▸ **EXTRACT PROVIDED**:
*-*-*

Panda Panda.... what do you take me for, i listen to peoples advice but in some cases.. seeing is believing.


----------



## rami_m (Oct 23, 2014)

slash said:


> Panda Panda.... what do you take me for, i listen to peoples advice but in some cases.. seeing is believing.



If I listened to people I would not have any knives .


----------



## Asteger (Oct 23, 2014)

Got a small 210mm pro gyuto with the keyaki handle (guess I got it before prices went up). Great knife, pretty robust, stays sharp and would suit a pro, as the name suggests. Stopped short of getting a saya which would have cost another $100 or so. Good communication and service, so I don't know what the complaint above might have been about.


----------



## apicius9 (Oct 23, 2014)

*-*-*

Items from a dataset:

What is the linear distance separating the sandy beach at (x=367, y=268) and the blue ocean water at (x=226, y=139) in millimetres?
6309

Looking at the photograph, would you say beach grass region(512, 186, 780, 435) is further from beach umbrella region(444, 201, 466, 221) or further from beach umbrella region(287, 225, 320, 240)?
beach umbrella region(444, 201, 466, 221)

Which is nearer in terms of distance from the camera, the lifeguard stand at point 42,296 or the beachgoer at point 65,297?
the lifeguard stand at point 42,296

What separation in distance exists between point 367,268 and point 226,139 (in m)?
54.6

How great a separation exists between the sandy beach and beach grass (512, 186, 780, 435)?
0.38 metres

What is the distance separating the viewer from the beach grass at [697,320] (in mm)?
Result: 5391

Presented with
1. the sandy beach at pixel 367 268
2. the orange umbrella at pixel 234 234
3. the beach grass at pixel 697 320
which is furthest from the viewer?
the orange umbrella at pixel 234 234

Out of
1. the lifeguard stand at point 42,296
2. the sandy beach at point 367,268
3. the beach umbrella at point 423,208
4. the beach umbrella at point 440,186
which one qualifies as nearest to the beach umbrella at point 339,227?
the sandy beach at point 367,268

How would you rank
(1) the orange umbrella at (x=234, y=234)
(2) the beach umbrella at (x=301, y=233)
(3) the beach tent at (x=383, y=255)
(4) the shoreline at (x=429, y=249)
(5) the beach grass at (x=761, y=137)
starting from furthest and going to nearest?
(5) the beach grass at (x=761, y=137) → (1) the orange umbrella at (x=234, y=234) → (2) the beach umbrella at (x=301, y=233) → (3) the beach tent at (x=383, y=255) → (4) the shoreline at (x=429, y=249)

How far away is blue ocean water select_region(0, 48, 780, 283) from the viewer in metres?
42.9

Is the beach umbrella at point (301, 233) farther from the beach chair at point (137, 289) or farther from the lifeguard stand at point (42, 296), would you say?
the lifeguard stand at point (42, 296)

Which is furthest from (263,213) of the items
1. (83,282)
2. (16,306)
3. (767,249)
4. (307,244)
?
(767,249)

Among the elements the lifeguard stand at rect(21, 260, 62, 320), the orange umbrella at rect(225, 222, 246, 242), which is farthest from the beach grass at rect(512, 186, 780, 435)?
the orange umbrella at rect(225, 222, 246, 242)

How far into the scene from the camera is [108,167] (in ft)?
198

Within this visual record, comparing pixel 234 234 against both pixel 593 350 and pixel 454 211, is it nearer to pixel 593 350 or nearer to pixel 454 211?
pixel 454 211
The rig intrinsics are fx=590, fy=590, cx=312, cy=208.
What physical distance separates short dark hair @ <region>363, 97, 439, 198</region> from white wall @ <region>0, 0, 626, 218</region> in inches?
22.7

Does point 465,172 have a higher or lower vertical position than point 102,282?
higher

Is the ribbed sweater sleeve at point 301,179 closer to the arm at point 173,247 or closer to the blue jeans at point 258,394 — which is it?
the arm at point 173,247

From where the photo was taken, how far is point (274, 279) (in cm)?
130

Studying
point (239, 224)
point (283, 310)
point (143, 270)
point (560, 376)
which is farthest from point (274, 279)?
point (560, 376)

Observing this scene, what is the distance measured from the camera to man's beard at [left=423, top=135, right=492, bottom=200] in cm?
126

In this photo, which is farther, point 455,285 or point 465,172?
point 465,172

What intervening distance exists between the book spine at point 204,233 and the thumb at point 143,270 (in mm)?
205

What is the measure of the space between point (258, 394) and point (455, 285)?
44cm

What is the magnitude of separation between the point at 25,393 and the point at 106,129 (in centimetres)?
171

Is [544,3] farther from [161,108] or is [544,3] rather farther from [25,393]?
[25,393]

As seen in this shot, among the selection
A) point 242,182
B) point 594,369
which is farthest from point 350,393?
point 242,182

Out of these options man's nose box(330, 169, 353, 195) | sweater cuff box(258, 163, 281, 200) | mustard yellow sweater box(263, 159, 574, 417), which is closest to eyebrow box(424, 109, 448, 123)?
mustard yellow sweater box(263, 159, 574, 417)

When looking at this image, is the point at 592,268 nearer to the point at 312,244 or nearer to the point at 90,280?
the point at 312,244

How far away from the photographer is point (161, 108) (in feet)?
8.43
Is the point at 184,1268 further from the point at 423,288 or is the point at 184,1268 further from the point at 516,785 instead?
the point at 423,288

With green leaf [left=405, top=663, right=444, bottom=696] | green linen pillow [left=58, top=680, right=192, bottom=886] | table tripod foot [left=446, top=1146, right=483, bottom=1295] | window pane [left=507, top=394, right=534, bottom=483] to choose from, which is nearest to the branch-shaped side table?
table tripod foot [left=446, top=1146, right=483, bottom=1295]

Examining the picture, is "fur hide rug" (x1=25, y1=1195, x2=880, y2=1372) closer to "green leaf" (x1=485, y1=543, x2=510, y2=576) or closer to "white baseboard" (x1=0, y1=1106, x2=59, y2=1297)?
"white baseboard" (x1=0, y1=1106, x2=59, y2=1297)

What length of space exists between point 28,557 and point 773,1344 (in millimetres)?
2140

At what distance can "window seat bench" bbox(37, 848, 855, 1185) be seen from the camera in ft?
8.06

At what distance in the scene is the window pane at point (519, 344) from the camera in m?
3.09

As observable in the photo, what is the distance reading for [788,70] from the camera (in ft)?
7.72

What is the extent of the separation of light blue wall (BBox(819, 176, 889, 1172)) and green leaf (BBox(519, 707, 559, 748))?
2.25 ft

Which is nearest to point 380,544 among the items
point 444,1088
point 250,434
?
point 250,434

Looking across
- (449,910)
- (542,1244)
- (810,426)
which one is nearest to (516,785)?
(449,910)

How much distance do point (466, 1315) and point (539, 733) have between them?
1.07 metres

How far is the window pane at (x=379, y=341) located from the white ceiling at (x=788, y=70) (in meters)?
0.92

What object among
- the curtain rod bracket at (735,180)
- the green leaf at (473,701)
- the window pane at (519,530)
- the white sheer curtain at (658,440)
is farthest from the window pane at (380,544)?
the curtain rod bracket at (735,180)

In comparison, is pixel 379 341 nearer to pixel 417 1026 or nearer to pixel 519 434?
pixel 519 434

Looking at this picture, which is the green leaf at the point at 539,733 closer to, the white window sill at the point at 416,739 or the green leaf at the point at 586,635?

*-*-*

▸ **CHALLENGES**:
a: In the listing, swap "green leaf" for "plant leaf" in the lines from the one holding "In comparison, is" through the end of the listing, inclusive, and give back only those lines with nothing else changed.
b: Pick up the knife forum thread from where it stops and continue it.
The forum thread and the listing have no connection to each other.

▸ **RESPONSES**:
a:
In comparison, is pixel 379 341 nearer to pixel 417 1026 or nearer to pixel 519 434?
pixel 519 434

Looking at this picture, which is the plant leaf at the point at 539,733 closer to, the white window sill at the point at 416,739 or the plant leaf at the point at 586,635?

b:
I had a number of Shinichi's knives passing through here, still have a 270 gyuto, garasuki, takohiki, a couple of ajikiris and a santoku. Rehandled a few honesukis, sold/traded a 240 gyuto, nakiri, ajihiki, and a 320 sujihiki in moments of weakness. I just like his knives, they have a distinctive feel to it. I wish he would forge his longer gyutos stainless clad, but otherwise I am a very happy customer. Never had anything but good experiences in dealing with him directly. That does not exclude him having a bad day, but IMHO that would be more the exception than the norm.

Stefan


----------



## Vesteroid (Oct 23, 2014)

rami_m said:


> If I listened to people I would not have any knives .




You mean

If I listened to my wife I would not have as many knives


----------



## slash (Oct 23, 2014)

apicius9 said:


> I had a number of Shinichi's knives passing through here, still have a 270 gyuto, garasuki, takohiki, a couple of ajikiris and a santoku. Rehandled a few honesukis, sold/traded a 240 gyuto, nakiri, ajihiki, and a 320 sujihiki in moments of weakness. I just like his knives, they have a distinctive feel to it. I wish he would forge his longer gyutos stainless clad, but otherwise I am a very happy customer. Never had anything but good experiences in dealing with him directly. That does not exclude him having a bad day, but IMHO that would be more the exception than the norm.
> 
> Stefan



Its nice to hear that.


----------



## brainsausage (Oct 23, 2014)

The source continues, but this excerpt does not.